Written task a
Report every line of the records that contains the string "right".

Quoted text
....

Perl’s attitude toward her experiences is not one of hatred, but one of empathy. Perl says, “The dead, who do not ask you to avenge them but only to remember them and to be watchful that no more innocent victims of German inhumanity ever swell in their ranks…” (5) This reflects Perl’s inner thoughts, she does not want revenge for her suffering, she never again wants to see innocent people become a pawn to perversity while everyone else just watches and let the atrocities happen. Perl structures almost every chapter’s story with an example of perversity. She portrays the Nazi’s indecency with cynicism. “The others, those who were taken left, were taken to the crematory to die a horrible death...They were loaded into Red Cross trucks, in a weird mockery of all human decency.” (27) She also utilizes figurative language in a dark way she compares the nightmares of Auschwitz to equally disturbing images through the use of similes and personification. “Like big, black clouds, the smoke of the crematorium hung over the camp. Sharp, red tongues of flame behind the sky, and the air was full of the nauseating smell of burning flesh.”(27) Perl uses something neutral if not pleasant such as clouds, and applies a dreadful effect to the comparison in order to accurately depict the reality. She uses a disturbing amount of detail which applies a horrific tone to her writing creating a unique (somewhat disgusting style). “Surrounded by mountainous heaps of rotting corpses and ditches full of bodies…(women) lying in the cages below, diarrhea mixed with blood, pus, and urine formed a slimy, fetid mud on the floor of the barracks.” (170-171)
The most memorable element of the novel was Perl’s ability to set to set the reader up with a pleasant beginning to a story to capture their attention, then in a few short pages destroy the reader’s hopes of closure with an abrupt vivid account of the reality that ensued.

....

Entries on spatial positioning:

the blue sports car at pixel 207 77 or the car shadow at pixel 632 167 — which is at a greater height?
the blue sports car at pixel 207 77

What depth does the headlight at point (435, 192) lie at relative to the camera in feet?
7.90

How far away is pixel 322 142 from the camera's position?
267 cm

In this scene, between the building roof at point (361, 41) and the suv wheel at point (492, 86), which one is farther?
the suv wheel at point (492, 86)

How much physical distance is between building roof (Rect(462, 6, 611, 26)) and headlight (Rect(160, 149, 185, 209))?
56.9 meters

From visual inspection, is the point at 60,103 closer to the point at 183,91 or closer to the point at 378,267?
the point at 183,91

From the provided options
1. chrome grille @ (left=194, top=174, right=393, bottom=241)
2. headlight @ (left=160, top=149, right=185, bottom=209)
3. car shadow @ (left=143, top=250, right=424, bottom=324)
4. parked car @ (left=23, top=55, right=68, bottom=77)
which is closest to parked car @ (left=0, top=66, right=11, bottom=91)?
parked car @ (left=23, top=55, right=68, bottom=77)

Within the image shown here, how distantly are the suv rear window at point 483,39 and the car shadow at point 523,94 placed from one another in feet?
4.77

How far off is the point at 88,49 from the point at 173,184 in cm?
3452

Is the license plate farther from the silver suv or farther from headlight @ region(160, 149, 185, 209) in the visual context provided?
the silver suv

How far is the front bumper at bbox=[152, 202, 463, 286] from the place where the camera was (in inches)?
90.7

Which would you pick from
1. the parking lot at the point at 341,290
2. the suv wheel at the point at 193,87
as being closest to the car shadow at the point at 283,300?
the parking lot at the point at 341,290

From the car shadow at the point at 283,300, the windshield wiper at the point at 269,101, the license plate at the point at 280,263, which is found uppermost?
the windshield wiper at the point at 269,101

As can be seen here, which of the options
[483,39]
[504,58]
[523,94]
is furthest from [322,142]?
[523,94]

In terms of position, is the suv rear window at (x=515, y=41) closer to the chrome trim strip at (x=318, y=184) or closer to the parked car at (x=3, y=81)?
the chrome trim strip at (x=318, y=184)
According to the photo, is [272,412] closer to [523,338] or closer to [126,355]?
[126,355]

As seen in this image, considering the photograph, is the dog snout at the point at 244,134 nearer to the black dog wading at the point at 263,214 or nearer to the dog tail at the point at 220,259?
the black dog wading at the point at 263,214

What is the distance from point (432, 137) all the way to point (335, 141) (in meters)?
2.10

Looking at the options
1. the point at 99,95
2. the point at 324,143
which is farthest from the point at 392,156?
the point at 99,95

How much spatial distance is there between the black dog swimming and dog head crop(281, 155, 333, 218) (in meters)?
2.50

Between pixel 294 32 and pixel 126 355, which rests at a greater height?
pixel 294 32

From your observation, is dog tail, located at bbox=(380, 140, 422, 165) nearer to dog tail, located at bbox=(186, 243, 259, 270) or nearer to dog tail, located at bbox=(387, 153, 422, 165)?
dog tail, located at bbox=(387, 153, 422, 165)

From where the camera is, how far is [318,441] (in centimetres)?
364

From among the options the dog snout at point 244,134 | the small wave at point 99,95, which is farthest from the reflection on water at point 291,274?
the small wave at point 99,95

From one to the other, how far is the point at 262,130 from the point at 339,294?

....

Written task b
Take the essay on Perl's memoir starting with "The most memorable" and going on through "reality that ensued.", and write that part out again with "pleasant" swapped for "hopeful".

Written answer a
1. chrome grille @ (left=194, top=174, right=393, bottom=241)
2. headlight @ (left=160, top=149, right=185, bottom=209)
3. car shadow @ (left=143, top=250, right=424, bottom=324)
4. parked car @ (left=23, top=55, right=68, bottom=77)
which is closest to parked car @ (left=0, top=66, right=11, bottom=91)?
parked car @ (left=23, top=55, right=68, bottom=77)

Written answer b
The most memorable element of the novel was Perl’s ability to set to set the reader up with a hopeful beginning to a story to capture their attention, then in a few short pages destroy the reader’s hopes of closure with an abrupt vivid account of the reality that ensued.